The book begins with a chapter by Alan D. Boraas and Catherine H. Knott of Kenai Peninsula College on the indigenous salmon cultures of the Bristol Bay watershed. And goes on to speak in detail about vegetation, flora, national parks, wildlife refuges, wildlife resources of the bay’s terrestrial and marine systems, freshwater ecology and fisheries and the non-renewable resources of Bristol Bay.

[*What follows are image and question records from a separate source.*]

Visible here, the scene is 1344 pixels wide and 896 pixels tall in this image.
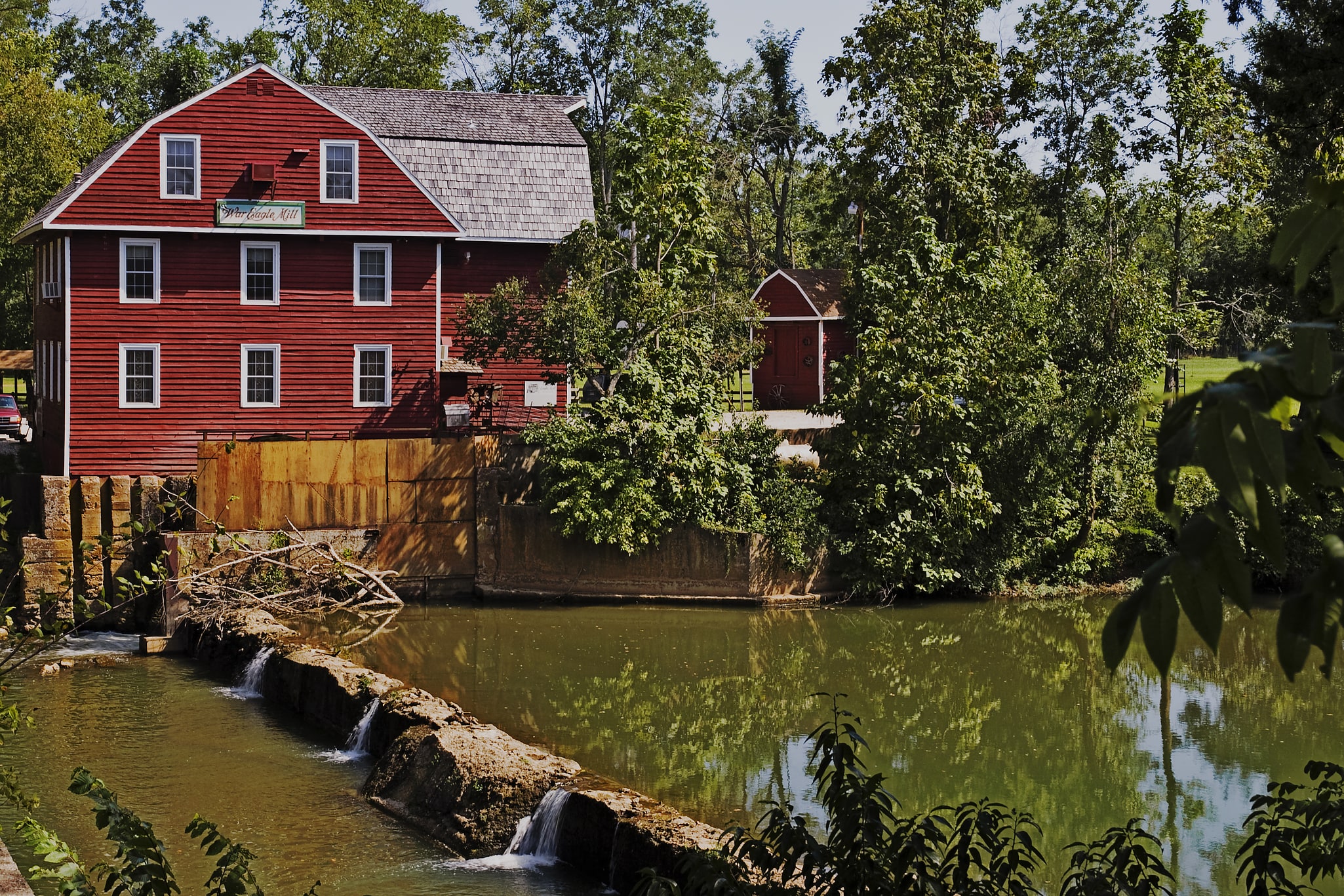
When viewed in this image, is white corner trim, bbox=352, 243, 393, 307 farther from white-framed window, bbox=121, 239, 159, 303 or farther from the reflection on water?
the reflection on water

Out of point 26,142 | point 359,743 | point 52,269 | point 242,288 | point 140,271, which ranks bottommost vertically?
point 359,743

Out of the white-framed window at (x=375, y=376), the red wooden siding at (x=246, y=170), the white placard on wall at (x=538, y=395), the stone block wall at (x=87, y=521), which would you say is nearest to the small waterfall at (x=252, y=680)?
the stone block wall at (x=87, y=521)

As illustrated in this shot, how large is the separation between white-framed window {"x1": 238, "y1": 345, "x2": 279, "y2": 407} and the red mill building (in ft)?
0.12

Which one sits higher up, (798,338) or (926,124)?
(926,124)

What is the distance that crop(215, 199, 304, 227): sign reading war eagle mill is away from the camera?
28.7 metres

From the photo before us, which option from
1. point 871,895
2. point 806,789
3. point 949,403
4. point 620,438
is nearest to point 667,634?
point 620,438

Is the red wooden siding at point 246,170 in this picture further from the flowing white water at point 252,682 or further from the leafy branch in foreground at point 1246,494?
the leafy branch in foreground at point 1246,494

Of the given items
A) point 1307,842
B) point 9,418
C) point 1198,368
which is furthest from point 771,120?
point 1307,842

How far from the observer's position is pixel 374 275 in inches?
1196

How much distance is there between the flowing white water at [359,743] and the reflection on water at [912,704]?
1.81m

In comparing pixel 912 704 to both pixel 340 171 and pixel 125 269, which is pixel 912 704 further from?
pixel 125 269

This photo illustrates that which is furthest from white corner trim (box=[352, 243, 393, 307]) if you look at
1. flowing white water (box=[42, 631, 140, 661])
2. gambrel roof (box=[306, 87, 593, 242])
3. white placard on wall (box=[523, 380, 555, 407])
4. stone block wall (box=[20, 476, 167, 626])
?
flowing white water (box=[42, 631, 140, 661])

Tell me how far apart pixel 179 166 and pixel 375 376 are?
601 cm

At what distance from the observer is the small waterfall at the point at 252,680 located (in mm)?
18891
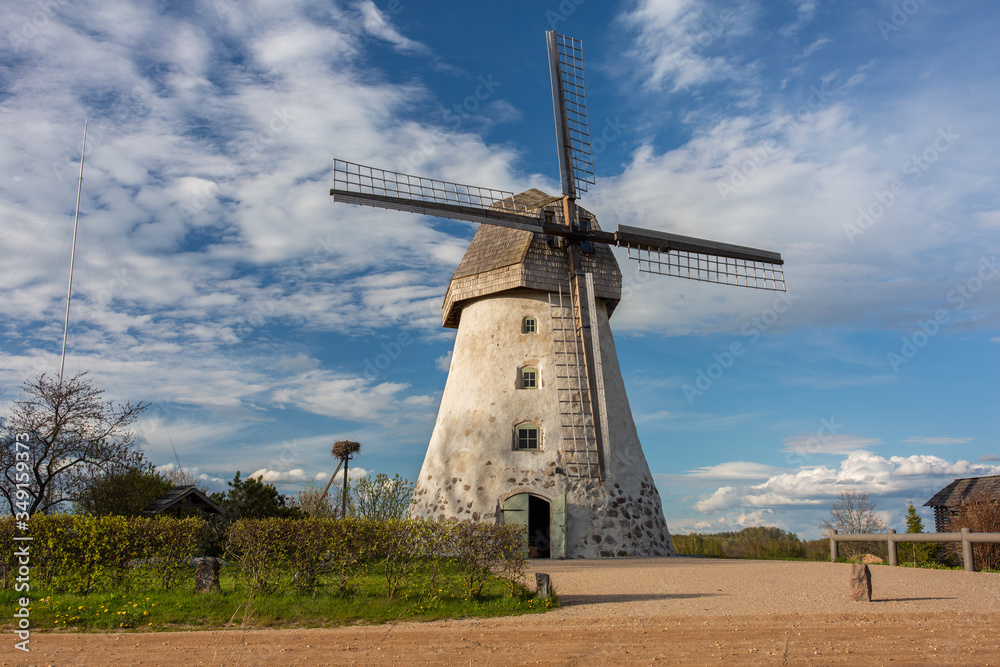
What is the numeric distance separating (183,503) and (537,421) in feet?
39.7

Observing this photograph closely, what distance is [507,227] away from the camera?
19312 millimetres

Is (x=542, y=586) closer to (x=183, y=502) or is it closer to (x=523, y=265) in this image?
(x=523, y=265)

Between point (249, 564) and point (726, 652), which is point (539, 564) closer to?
point (249, 564)

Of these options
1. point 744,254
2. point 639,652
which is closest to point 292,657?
point 639,652

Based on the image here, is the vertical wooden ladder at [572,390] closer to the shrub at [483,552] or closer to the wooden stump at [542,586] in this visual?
the shrub at [483,552]

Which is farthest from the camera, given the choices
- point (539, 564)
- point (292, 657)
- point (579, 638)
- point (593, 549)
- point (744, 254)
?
point (744, 254)

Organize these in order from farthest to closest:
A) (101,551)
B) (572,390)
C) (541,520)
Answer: (541,520), (572,390), (101,551)

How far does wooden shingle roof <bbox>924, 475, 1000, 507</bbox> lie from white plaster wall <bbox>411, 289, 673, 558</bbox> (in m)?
14.4

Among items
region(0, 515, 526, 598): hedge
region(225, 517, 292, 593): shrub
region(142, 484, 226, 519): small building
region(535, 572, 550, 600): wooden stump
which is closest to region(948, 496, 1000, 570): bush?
region(535, 572, 550, 600): wooden stump

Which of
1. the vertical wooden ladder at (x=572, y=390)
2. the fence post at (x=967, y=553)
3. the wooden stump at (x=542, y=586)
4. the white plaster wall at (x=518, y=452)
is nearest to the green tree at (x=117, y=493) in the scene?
the white plaster wall at (x=518, y=452)

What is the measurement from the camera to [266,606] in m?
9.04

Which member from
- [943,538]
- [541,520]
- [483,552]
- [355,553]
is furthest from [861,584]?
[541,520]

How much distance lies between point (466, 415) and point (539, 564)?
5142 millimetres

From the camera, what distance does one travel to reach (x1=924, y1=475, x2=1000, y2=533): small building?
81.7 feet
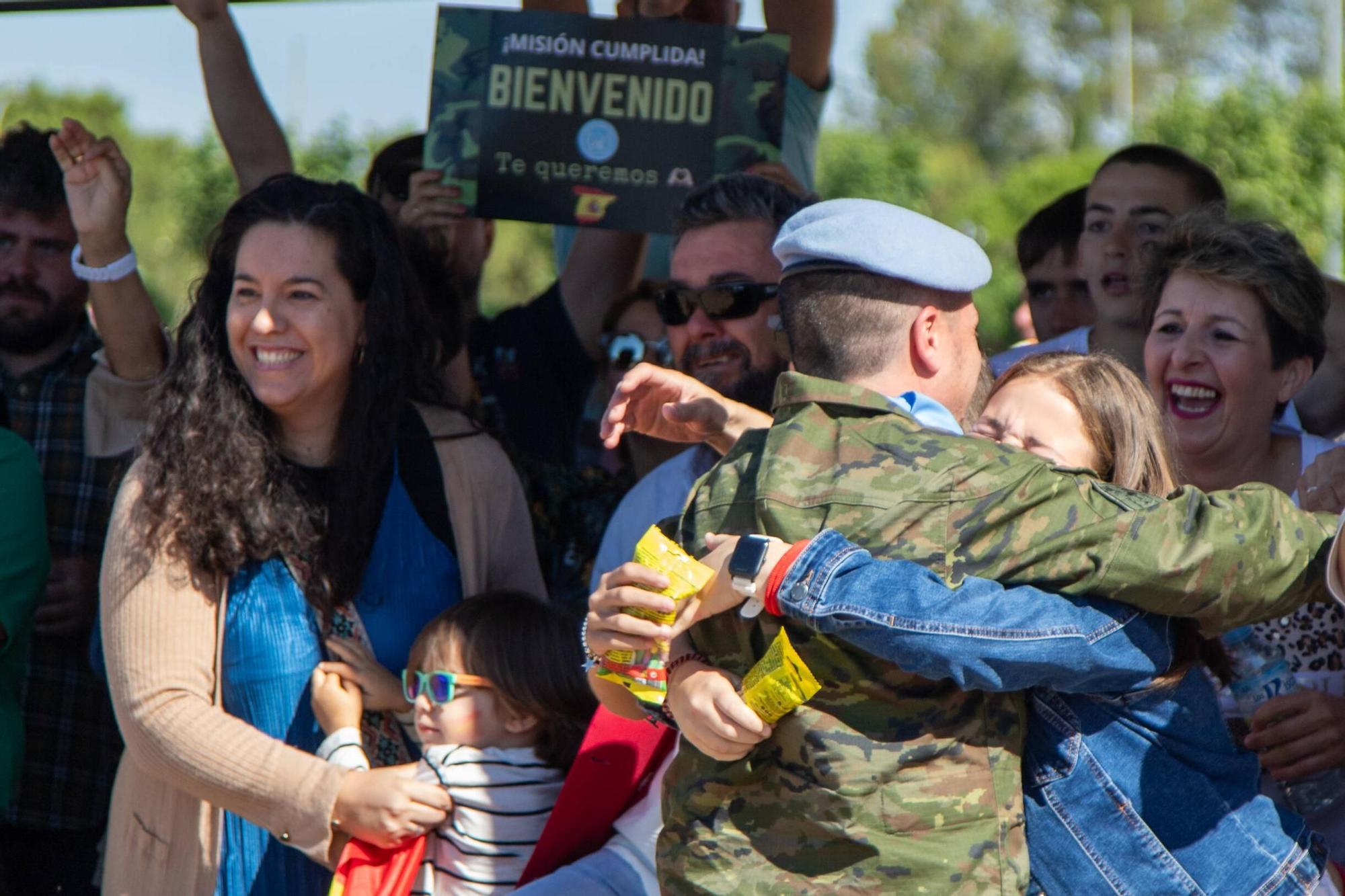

In a chapter on the importance of the region to marine birds of the world, Audubon’s Nils Warnock and Melanie Smith note that over the past 40 years, as ornithologists have begun to systematically survey birds in the region, a better understanding of this salmon-centered ecosystem has emerged and begun to elucidate the attraction of Bristol Bay to millions of shorebirds seabirds and waterfowl. They warn that climate warming, ocean acidification, loss of sea ice, sea level rise, increased Bering Sea shipping, overfishing, oil and gas development and large-scale mining all could have a dire impact on these marine birds.

The last chapter, written by Robert R. Seal of the U.S. Geological Survey implores that responsible decision making related to proposed mine development will require a balanced understanding of the pre-mining geologic, hydrologic and ecological landscape to understand environmental risks associated with mine development.